Although the members of the Franklin Literary Association were members of Haverford's underclassmen, they incorporated individuals from outside this group for various reasons. Included in this number, John Gummere, a professor at Haverford at the time, was elected and appointed the Patron of the society and six upperclassmen were permitted to view the contents of the association's paper without being members.

The association took great interest in ensuring its meetings engaged its members. In the minutes, time changes and content changes were discussed based on the interests of the group at the time. For example, when debates were thought to be dull, the Association suspended them temporarily. Furthermore, when it became apparent that the agreed meeting time was untenable for some of its members, the society moved its meeting hours.

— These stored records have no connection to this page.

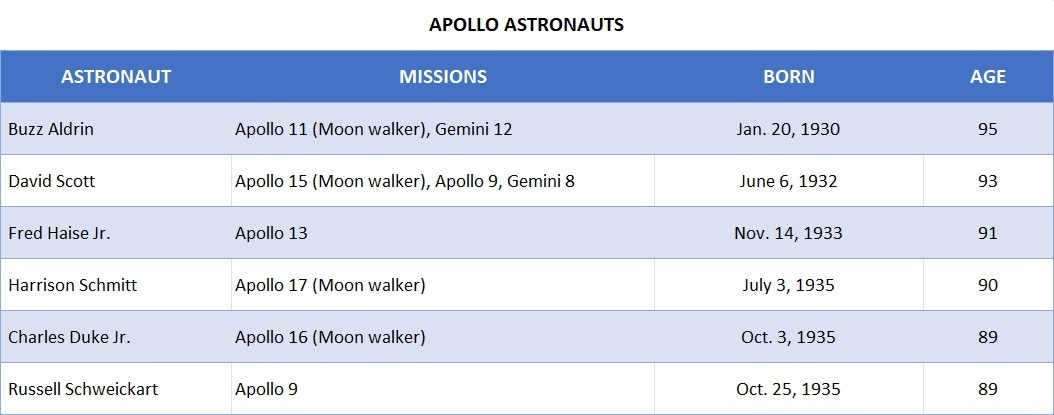 APOLLO ASTRONAUTS

| ASTRONAUT | MISSIONS | BORN | AGE |
|---|---|---|---|
| Buzz Aldrin | Apollo 11 (Moon walker), Gemini 12 | Jan. 20, 1930 | 95 |
| David Scott | Apollo 15 (Moon walker), Apollo 9, Gemini 8 | June 6, 1932 | 93 |
| Fred Haise Jr. | Apollo 13 | Nov. 14, 1933 | 91 |
| Harrison Schmitt | Apollo 17 (Moon walker) | July 3, 1935 | 90 |
| Charles Duke Jr. | Apollo 16 (Moon walker) | Oct. 3, 1935 | 89 |
| Russell Schweickart | Apollo 9 | Oct. 25, 1935 | 89 |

Materials are arranged chronologically by date.

The Franklin Literary Association records were donated to Special Collections, Haverford College in 1943 by Margaret Cope.

Processed by David Canada; completed January, 2017.

Publisher
Haverford College Quaker & Special Collections
Finding Aid Author
David Canada
Finding Aid Date
January, 2017
Access Restrictions

The collection is open for research use.

Use Restrictions

Standard Federal Copyright Laws Apply (U.S. Title 17).

Collection Inventory

Constitution and meeting minutes, 1835-1837.